Some of the wage earners Flint autoworkers are
competing with are the Mexican “Maquila” workers who make about 72
cents per hour producing components for cars and trucks built in
Flint. GM has 13 Mexican plants, and in GM’s “Maquila” plants there
is an incredible yearly turnover rate of 90% because these workers
are treated so pitifully that they cannot even afford bus fair, lunch
money and clothing costs associated with working for GM.
A FEW WEEKS AGO I personally questioned Roger
Smith, GM’s chairman of the board, at the annual stockholder’s
meeting in Detroit about this exploitation. The best response he
could come up with was that he didn’t consider these foreign workers
as being exploited and that GM was now furnishing some of these
hungry workers with the “special” benefit of one meal per day.
We also see the restructuring of GM through job
displacing new automation. GM didn’t spent $7 ½ billion for
Electronic Data Systems and Hughes Aircraft for an effort of
futility. Both of these fantastic high technology companies, along
with GM’s new GMF robotics company, which is now the U.S. leader in
robotics, and the many other high technology companies GM has
recently acquired, translate into the reality that GM intends to
automate away the jobs it can’t export away.
The next GM strategy is to wage a corporate
property-tax reduction war with at least 20 Michigan cities. GM is
using corporate pressure to transfer its fair and equitable share of
property taxes onto the backs of the other community taxpayers, like
small businesses and homeowners.
GM’s QUIET THREAT of future regional unemployment
unless communities cave in to the “Generals” every wish has proved to
be an incredibly powerful political weapon in all of GM’s
restructuring strategies.
Jim Musselman, of Ralph Nader’s Washington staff,
has been working closely with my committee on this and other GM
issues, and Nader has accepted our invitation to come to Flint for a
crusade for a more socially responsible General Motors.
Saturn, GM’s blueprint for the future, has become
the most sought-after industrial project in America. In Saturn and
other GM factories of the future, GM wants to alter radically or wipe
out existing union work rules, classifications, and many other
contractual matters.

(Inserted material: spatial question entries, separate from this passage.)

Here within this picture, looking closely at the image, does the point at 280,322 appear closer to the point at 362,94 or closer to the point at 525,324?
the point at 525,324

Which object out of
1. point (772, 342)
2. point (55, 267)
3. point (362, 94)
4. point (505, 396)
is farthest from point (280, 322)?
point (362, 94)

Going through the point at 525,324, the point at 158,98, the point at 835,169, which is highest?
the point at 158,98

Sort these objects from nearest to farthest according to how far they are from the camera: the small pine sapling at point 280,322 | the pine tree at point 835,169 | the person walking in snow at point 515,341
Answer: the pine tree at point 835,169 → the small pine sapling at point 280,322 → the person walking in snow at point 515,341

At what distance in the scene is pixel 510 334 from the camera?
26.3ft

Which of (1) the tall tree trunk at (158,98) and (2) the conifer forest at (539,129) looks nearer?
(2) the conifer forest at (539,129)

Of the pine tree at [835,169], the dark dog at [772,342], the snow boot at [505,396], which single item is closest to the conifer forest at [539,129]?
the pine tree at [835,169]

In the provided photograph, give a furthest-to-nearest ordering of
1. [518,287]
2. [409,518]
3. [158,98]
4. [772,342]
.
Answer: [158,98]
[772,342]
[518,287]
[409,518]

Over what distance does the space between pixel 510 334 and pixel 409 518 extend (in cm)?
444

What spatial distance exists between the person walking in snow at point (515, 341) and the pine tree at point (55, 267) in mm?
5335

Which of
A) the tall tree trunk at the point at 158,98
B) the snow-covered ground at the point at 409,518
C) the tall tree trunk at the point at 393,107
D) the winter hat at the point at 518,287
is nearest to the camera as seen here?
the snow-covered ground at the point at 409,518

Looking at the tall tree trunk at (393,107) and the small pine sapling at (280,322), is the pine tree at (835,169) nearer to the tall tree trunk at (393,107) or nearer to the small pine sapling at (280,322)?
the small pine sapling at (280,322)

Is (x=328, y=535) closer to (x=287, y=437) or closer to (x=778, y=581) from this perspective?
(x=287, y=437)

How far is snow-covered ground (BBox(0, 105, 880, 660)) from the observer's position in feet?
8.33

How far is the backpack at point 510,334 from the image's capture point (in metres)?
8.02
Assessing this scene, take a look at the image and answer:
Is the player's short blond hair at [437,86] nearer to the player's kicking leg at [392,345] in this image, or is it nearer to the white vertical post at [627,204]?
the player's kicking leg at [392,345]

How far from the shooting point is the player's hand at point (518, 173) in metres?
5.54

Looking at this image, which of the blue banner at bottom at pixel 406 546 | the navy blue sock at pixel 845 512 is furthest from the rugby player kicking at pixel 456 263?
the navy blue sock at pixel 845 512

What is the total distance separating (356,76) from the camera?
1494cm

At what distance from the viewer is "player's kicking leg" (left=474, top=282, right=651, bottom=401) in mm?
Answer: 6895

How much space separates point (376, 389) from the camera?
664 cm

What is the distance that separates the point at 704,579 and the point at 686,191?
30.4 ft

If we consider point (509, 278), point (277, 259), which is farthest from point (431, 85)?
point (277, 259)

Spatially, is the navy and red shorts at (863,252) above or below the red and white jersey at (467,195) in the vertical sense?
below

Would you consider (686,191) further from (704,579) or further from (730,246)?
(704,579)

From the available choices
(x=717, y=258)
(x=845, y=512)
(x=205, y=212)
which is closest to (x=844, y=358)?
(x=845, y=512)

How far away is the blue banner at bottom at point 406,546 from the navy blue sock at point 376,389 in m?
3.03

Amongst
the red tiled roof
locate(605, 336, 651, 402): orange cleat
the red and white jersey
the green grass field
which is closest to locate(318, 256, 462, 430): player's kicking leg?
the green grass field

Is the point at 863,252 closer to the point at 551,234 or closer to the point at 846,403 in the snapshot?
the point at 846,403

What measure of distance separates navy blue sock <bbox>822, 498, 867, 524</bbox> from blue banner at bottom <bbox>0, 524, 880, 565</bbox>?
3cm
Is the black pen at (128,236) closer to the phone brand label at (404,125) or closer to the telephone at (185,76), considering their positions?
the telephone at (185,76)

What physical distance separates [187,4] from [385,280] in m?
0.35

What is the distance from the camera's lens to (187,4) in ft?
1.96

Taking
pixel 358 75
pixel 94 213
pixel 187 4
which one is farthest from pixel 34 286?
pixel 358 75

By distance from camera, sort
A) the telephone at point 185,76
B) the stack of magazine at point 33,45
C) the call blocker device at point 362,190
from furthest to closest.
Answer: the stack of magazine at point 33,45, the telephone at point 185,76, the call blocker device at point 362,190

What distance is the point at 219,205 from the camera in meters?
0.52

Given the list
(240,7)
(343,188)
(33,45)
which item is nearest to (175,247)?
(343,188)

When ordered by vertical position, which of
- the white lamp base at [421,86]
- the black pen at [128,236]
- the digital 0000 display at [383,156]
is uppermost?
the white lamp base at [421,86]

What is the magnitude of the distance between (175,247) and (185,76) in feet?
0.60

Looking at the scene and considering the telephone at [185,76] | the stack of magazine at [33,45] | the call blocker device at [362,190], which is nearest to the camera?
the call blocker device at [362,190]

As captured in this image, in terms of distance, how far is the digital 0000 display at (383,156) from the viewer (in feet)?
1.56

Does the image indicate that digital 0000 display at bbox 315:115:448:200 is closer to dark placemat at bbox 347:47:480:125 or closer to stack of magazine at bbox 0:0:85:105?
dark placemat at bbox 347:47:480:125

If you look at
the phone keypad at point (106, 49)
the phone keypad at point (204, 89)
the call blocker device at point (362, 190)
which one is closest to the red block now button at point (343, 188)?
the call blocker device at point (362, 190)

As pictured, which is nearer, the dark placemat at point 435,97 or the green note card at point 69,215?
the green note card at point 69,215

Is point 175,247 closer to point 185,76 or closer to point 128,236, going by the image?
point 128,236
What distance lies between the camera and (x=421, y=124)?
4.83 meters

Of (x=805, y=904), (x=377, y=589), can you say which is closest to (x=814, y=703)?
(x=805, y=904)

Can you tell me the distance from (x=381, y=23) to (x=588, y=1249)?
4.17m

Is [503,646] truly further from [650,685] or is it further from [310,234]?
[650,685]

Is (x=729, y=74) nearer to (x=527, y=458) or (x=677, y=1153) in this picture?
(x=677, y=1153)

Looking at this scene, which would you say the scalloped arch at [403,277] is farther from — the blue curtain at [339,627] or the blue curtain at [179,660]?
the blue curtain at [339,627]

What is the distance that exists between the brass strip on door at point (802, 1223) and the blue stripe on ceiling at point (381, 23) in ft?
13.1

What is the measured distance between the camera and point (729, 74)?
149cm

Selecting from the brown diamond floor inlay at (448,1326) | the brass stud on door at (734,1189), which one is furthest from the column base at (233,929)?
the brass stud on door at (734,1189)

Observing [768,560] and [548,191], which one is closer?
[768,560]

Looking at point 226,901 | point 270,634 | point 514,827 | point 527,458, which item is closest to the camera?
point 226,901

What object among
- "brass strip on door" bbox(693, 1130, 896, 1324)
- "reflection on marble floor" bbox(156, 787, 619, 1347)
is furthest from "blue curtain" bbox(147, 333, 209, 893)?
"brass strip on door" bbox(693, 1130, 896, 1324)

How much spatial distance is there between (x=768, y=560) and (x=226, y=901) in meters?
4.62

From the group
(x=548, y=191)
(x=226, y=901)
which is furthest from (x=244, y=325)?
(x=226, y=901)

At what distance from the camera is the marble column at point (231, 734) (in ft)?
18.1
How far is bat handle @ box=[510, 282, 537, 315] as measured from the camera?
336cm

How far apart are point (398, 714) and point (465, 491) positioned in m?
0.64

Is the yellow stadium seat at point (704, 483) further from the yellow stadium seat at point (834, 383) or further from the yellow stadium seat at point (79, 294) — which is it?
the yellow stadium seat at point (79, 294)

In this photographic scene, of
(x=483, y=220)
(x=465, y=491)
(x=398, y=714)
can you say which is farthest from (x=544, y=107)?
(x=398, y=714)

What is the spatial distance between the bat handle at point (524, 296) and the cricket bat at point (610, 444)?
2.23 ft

These include rights that have taken unions
decades of negotiations to achieve: if lost, they possibly never will
be regained. This is the same exact attitude that GM had before there
were unions.
GM WOULDN’T ATTEMPT to redefine the definition of
union, would it? Of course, GM would, and has already spent a lot of
money and resources to attempt such a change.
To some it could suggest a return to the days
when corporations maximized work and minimized pay and benefits, and
the standard of living of the entire nation was proportionately
lower. Now, no one in his right mind would be against progress, but
those whose definitions of progress are we blindly going to subscribe
to?
What General Motors owes to cities like Flint is
significantly more than it has ever or will ever repay.
In a letter to Roger Smith voicing many concerns
for our next generation of workers, I have requested an immediate
comprehensive impact study that would disclose projected details of
GM’s restructuring, its likely impact on communities like Flint, what
consequences could be expected, and any alternatives. To date, Mr.
Smith has not answered.
WE ALL ARE BEING profoundly impacted by GM’s power, and what we see happening today is just a down payment on the future social bill. The payments on this bill will be paid by our children. Today we see the next generation of Flint autoworkers who have just graduated and are looking for meaningful employment to make a contribution to our system as well as their own economic well-being. But they are finding that GM has shortchanged them and systematically restructured away their future.